[Reading passage]
Research findings can sometimes come from unexpected places. For example, according to Parkinson’s News Today, the benefits and shortcomings of an investigative gene therapy were explored through the post-mortem analysis of two patients with Parkinson’s disease.
The therapy, CERE-120, delivers the gene neurturin (NRTN) into the brain. Admittedly, this had few therapeutic benefits during clinical trials. However, researchers believe that the long-term post-mortem brain analysis highlights where the therapy could be improved to enhance future efficacy. Read the full study in Brain here.
What is Parkinson’s disease?
Parkinson’s disease is a progressive central nervous system disorder that occurs in five stages:
- Mild symptoms and light tremors
- More noticeable symptoms with light tremors and muscle rigidity
- Loss of balance and slow movement
- Strong symptoms that hinder independent living
- Patients lose ability to stand and walk, may experience hallucinations
Earlier symptoms include tremors or shaking, specifically in the hands, alongside stiff muscles, impaired balance, and speech changes. Parkinson’s disease occurs when nerve cells in the brain degenerate, die, or are damaged in some way. These nerve cells create dopamine, which normally helps transmit messages to the muscles. Without having this valuable dopamine, motor function is reduced. Learn more about Parkinson’s disease on our website.
[/Reading passage]
[Entries shown]
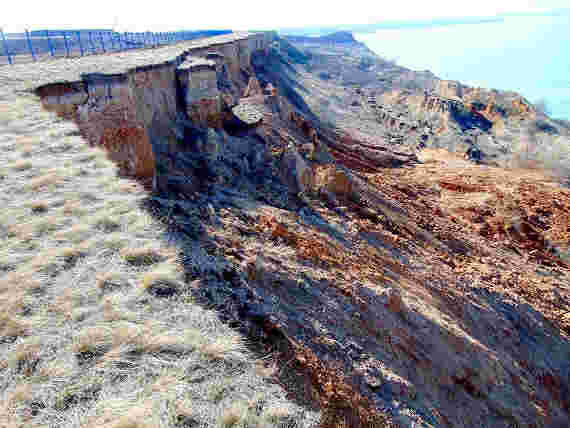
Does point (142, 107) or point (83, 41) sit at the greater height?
point (83, 41)

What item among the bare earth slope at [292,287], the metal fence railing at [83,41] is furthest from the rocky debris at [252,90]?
the metal fence railing at [83,41]

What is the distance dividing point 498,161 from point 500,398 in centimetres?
2774

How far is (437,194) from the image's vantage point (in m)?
21.0

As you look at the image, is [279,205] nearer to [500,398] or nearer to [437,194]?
[500,398]

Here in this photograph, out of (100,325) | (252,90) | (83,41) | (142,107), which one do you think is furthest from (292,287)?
(83,41)

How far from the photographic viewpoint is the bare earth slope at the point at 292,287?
3.21m

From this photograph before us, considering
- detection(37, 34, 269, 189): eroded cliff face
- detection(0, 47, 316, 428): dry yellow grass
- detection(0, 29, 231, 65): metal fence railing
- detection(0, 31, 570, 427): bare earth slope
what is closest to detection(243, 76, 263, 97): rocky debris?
detection(0, 31, 570, 427): bare earth slope

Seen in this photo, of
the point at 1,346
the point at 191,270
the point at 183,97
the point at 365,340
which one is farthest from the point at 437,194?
the point at 1,346

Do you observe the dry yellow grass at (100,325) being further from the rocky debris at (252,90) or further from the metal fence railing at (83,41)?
the metal fence railing at (83,41)

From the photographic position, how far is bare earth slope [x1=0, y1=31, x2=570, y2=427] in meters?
3.21

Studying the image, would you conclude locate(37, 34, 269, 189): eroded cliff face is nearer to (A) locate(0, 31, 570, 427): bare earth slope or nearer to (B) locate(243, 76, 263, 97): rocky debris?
(A) locate(0, 31, 570, 427): bare earth slope

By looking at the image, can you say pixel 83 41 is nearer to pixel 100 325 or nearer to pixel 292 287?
pixel 292 287

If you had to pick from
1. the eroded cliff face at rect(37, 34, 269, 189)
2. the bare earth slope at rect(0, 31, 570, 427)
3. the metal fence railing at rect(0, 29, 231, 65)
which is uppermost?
the metal fence railing at rect(0, 29, 231, 65)

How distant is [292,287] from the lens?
667 cm
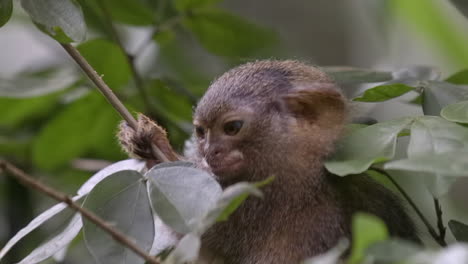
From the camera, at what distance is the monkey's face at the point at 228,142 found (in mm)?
2248

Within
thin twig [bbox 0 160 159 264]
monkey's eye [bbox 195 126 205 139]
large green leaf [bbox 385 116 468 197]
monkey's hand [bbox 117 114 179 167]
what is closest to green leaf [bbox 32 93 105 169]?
monkey's hand [bbox 117 114 179 167]

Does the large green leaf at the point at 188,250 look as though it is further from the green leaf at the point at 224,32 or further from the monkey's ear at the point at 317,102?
the green leaf at the point at 224,32

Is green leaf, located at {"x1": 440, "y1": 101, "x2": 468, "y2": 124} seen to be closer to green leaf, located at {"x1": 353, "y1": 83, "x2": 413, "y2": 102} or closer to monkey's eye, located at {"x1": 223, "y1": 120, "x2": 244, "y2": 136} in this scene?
green leaf, located at {"x1": 353, "y1": 83, "x2": 413, "y2": 102}

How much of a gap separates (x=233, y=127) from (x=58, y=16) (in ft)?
2.29

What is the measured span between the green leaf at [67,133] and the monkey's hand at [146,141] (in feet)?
1.44

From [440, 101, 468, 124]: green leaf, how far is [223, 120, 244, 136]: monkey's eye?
0.75 metres

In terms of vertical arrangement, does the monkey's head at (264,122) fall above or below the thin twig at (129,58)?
below

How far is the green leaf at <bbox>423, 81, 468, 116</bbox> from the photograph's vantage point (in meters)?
1.93

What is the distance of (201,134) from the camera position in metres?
2.36

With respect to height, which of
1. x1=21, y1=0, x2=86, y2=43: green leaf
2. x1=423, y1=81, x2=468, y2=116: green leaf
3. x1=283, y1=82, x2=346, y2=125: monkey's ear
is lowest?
x1=283, y1=82, x2=346, y2=125: monkey's ear

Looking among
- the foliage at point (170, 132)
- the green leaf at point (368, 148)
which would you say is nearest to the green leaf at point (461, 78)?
the foliage at point (170, 132)

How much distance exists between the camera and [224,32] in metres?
2.98

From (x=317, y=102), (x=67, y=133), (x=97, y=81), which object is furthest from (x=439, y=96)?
(x=67, y=133)

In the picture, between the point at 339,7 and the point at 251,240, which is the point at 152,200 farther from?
the point at 339,7
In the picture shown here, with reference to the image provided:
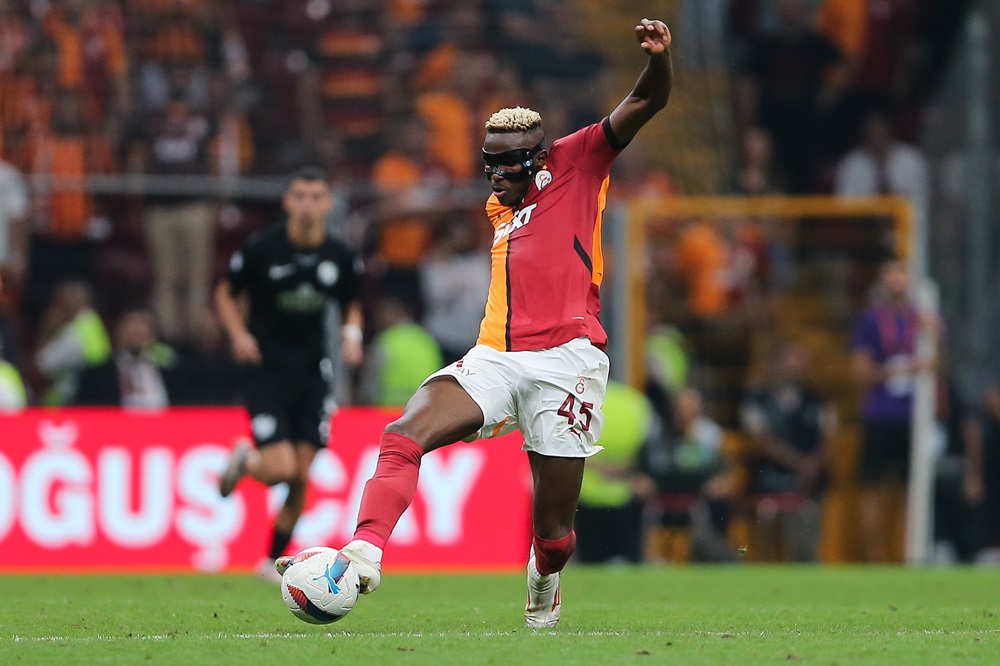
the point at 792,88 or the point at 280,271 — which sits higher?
the point at 792,88

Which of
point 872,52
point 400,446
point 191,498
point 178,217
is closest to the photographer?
point 400,446

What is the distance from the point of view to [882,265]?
52.4 feet

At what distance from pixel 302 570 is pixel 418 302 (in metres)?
9.64

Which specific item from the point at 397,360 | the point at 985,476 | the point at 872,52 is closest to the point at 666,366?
the point at 397,360

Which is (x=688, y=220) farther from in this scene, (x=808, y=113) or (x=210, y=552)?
(x=210, y=552)

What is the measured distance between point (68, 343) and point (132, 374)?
2.26 feet

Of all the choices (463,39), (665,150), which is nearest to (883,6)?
(665,150)

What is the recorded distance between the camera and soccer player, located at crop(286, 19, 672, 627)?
686 centimetres

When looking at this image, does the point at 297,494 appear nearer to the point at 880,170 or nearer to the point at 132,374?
the point at 132,374

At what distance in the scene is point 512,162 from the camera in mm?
7133

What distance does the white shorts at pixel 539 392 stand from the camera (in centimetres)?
691

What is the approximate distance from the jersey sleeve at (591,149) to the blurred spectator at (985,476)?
9.71m

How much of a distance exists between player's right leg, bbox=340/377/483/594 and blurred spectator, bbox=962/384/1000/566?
1022 cm

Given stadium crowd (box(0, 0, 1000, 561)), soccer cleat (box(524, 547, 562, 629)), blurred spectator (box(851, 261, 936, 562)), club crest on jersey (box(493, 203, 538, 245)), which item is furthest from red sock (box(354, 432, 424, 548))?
blurred spectator (box(851, 261, 936, 562))
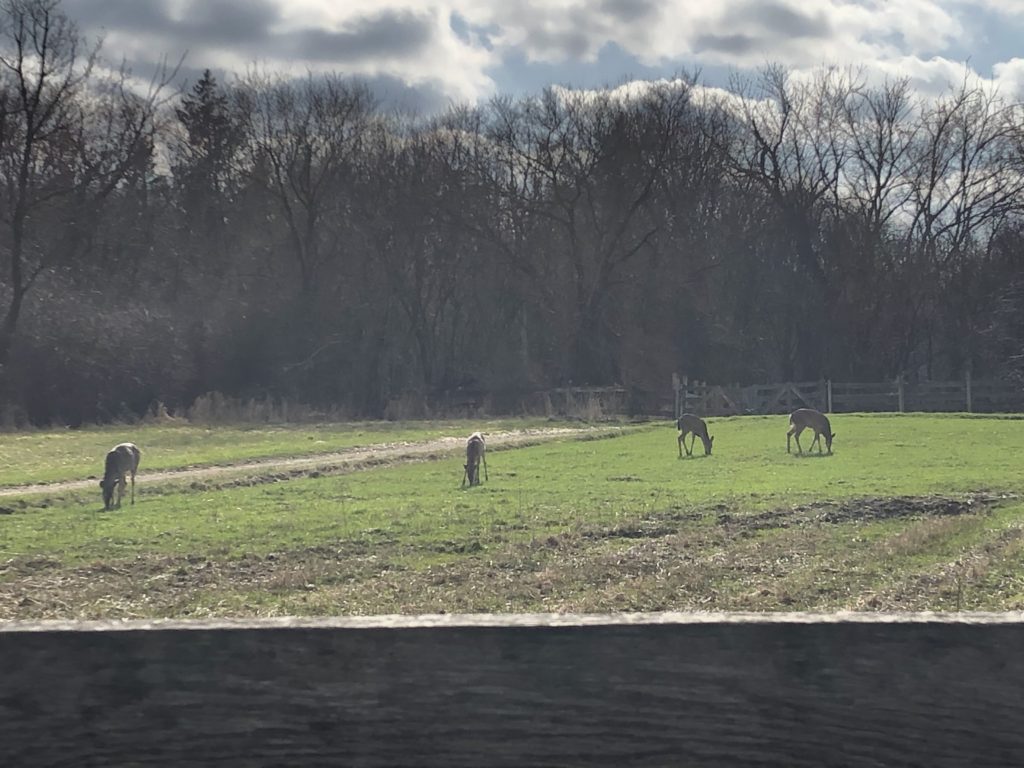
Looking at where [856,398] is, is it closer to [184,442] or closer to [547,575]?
[184,442]

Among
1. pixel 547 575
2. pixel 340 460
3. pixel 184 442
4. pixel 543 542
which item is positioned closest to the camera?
pixel 547 575

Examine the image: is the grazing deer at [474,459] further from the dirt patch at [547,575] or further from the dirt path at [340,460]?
the dirt patch at [547,575]

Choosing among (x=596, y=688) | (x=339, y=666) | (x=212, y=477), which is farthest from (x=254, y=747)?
(x=212, y=477)

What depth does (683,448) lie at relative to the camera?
101 ft

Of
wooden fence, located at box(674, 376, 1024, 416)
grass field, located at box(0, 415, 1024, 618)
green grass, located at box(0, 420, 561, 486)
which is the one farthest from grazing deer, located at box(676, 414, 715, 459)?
wooden fence, located at box(674, 376, 1024, 416)

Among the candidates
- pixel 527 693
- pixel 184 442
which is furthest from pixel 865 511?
pixel 184 442

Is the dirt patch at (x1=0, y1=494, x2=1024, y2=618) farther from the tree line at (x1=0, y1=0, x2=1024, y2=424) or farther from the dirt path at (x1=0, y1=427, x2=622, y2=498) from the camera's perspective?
the tree line at (x1=0, y1=0, x2=1024, y2=424)

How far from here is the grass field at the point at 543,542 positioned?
36.1 ft

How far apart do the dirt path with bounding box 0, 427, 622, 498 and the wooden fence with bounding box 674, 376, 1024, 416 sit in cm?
1142

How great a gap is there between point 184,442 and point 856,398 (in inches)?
1138

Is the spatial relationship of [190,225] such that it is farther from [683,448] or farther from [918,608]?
[918,608]

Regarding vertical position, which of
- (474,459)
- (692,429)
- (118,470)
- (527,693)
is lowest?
(474,459)

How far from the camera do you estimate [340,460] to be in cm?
2897

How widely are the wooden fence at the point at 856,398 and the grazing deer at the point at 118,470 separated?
107 ft
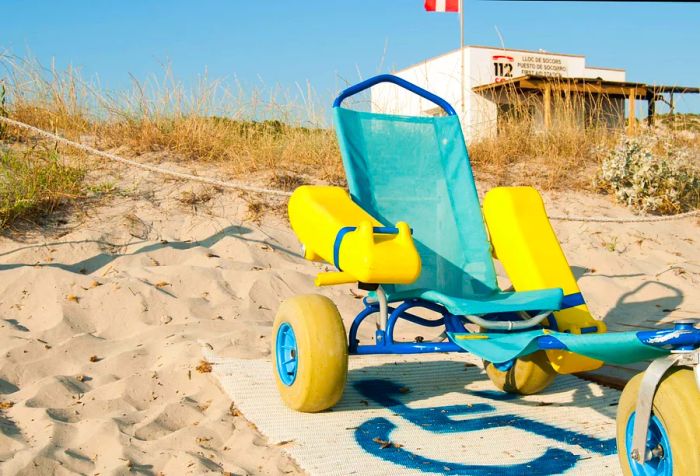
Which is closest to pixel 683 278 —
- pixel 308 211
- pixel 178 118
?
pixel 308 211

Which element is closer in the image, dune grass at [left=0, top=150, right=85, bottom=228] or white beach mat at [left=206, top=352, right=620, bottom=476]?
white beach mat at [left=206, top=352, right=620, bottom=476]

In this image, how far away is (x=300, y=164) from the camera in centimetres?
693

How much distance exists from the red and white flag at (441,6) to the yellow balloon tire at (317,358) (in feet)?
35.1

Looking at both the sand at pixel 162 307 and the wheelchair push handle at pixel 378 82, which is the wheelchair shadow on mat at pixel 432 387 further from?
the wheelchair push handle at pixel 378 82

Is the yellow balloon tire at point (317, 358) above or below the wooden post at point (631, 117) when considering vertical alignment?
below

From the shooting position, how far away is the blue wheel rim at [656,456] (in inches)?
80.5

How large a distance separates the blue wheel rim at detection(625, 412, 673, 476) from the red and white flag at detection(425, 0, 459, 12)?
457 inches

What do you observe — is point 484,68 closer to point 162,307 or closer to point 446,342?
point 162,307

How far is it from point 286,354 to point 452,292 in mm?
965

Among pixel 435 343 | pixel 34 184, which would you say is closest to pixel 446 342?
pixel 435 343

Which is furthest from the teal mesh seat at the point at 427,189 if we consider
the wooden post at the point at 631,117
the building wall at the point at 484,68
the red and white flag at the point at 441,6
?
the building wall at the point at 484,68

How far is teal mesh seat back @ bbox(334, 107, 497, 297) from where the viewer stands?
12.5 feet

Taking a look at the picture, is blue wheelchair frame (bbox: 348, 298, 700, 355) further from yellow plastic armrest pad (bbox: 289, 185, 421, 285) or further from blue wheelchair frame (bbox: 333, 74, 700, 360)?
yellow plastic armrest pad (bbox: 289, 185, 421, 285)

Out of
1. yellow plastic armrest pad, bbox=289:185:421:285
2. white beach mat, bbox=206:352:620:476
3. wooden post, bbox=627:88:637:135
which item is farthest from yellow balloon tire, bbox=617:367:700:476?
wooden post, bbox=627:88:637:135
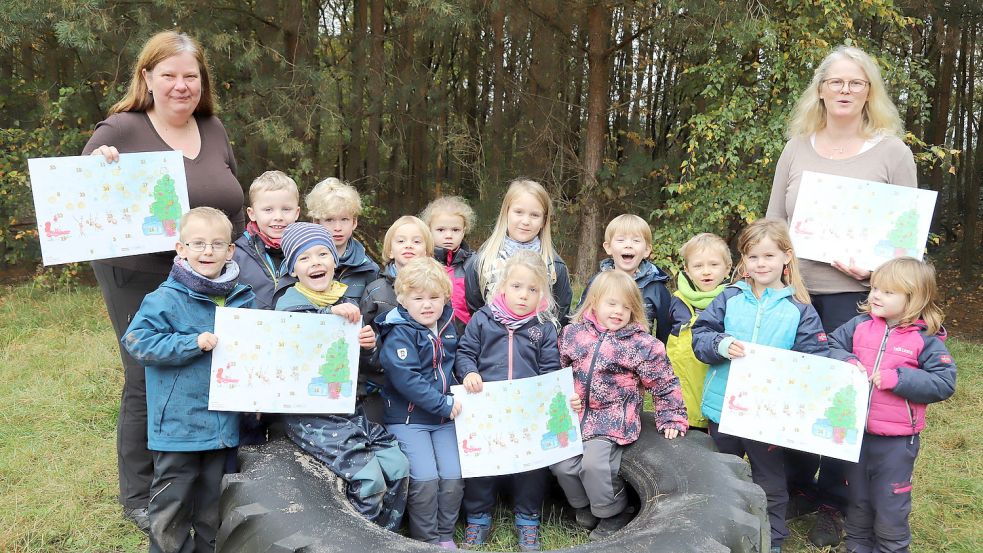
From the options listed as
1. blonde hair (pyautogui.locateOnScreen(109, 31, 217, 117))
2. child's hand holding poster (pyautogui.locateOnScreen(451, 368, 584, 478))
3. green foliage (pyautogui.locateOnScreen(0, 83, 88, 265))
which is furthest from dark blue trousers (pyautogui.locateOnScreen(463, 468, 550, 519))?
green foliage (pyautogui.locateOnScreen(0, 83, 88, 265))

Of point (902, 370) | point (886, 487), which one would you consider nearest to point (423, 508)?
point (886, 487)

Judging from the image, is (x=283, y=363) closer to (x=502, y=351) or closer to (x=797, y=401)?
(x=502, y=351)

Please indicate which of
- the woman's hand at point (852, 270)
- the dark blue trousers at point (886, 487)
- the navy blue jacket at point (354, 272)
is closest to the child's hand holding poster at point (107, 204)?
the navy blue jacket at point (354, 272)

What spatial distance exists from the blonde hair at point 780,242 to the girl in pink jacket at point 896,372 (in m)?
0.29

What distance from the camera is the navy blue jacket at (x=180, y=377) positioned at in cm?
286

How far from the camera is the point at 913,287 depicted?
3.14 metres

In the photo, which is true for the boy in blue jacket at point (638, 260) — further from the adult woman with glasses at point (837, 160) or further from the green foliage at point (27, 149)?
the green foliage at point (27, 149)

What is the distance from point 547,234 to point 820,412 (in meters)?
1.56

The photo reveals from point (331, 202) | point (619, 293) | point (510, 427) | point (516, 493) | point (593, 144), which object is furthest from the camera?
point (593, 144)

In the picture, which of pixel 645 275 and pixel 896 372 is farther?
pixel 645 275

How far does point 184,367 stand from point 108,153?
39.3 inches

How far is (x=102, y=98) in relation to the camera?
8.52 metres

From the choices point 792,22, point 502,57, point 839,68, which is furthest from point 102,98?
point 839,68

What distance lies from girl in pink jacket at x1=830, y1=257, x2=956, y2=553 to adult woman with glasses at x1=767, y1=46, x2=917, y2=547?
216 millimetres
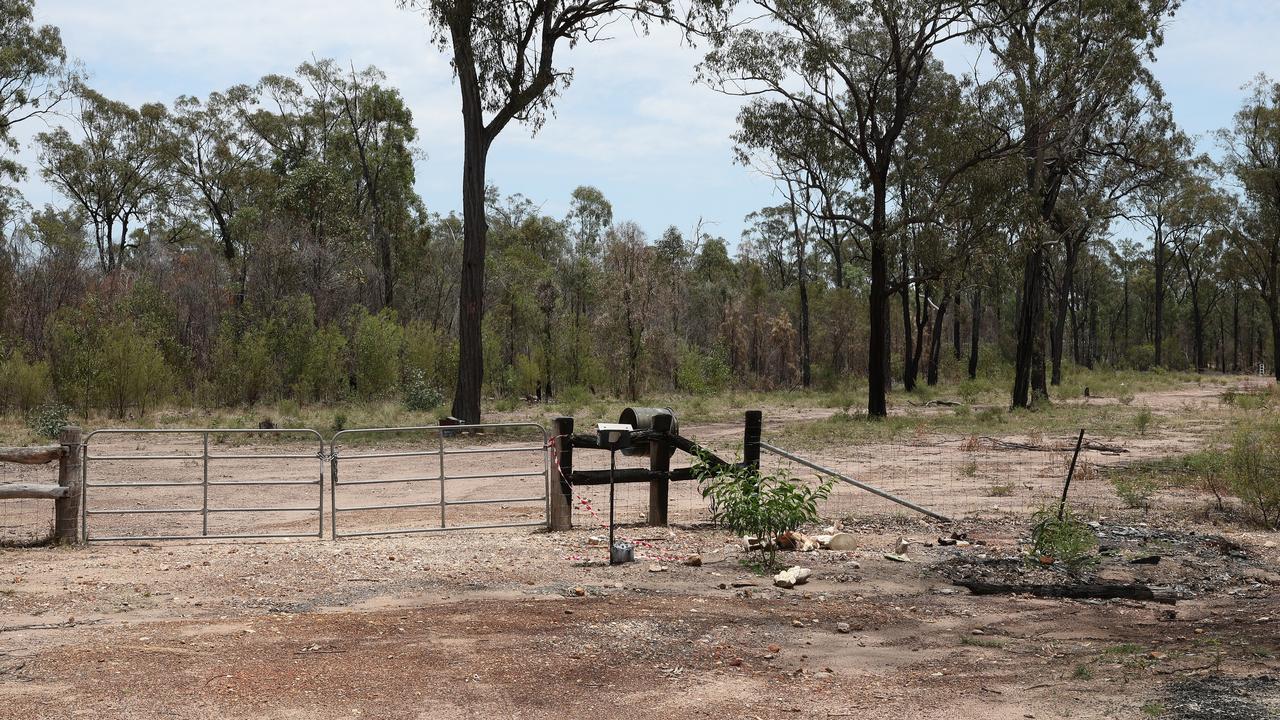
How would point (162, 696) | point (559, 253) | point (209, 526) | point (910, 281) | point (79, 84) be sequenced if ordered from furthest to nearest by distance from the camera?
point (559, 253), point (79, 84), point (910, 281), point (209, 526), point (162, 696)

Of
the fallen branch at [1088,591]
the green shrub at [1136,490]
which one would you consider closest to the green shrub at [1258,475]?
the green shrub at [1136,490]

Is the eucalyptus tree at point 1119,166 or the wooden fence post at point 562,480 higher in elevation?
the eucalyptus tree at point 1119,166

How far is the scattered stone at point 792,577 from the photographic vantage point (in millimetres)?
8727

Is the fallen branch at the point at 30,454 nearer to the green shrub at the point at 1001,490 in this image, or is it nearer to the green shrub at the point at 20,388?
the green shrub at the point at 1001,490

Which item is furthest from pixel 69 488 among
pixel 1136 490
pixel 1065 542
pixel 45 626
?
pixel 1136 490

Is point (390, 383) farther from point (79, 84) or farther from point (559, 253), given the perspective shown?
point (559, 253)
[/Entries shown]
## Required action
Copy out the full passage on Parkinson's disease and the CERE-120 gene therapy word for word.

## Exercise result
Research findings can sometimes come from unexpected places. For example, according to Parkinson’s News Today, the benefits and shortcomings of an investigative gene therapy were explored through the post-mortem analysis of two patients with Parkinson’s disease.
The therapy, CERE-120, delivers the gene neurturin (NRTN) into the brain. Admittedly, this had few therapeutic benefits during clinical trials. However, researchers believe that the long-term post-mortem brain analysis highlights where the therapy could be improved to enhance future efficacy. Read the full study in Brain here.
What is Parkinson’s disease?
Parkinson’s disease is a progressive central nervous system disorder that occurs in five stages:
- Mild symptoms and light tremors
- More noticeable symptoms with light tremors and muscle rigidity
- Loss of balance and slow movement
- Strong symptoms that hinder independent living
- Patients lose ability to stand and walk, may experience hallucinations
Earlier symptoms include tremors or shaking, specifically in the hands, alongside stiff muscles, impaired balance, and speech changes. Parkinson’s disease occurs when nerve cells in the brain degenerate, die, or are damaged in some way. These nerve cells create dopamine, which normally helps transmit messages to the muscles. Without having this valuable dopamine, motor function is reduced. Learn more about Parkinson’s disease on our website.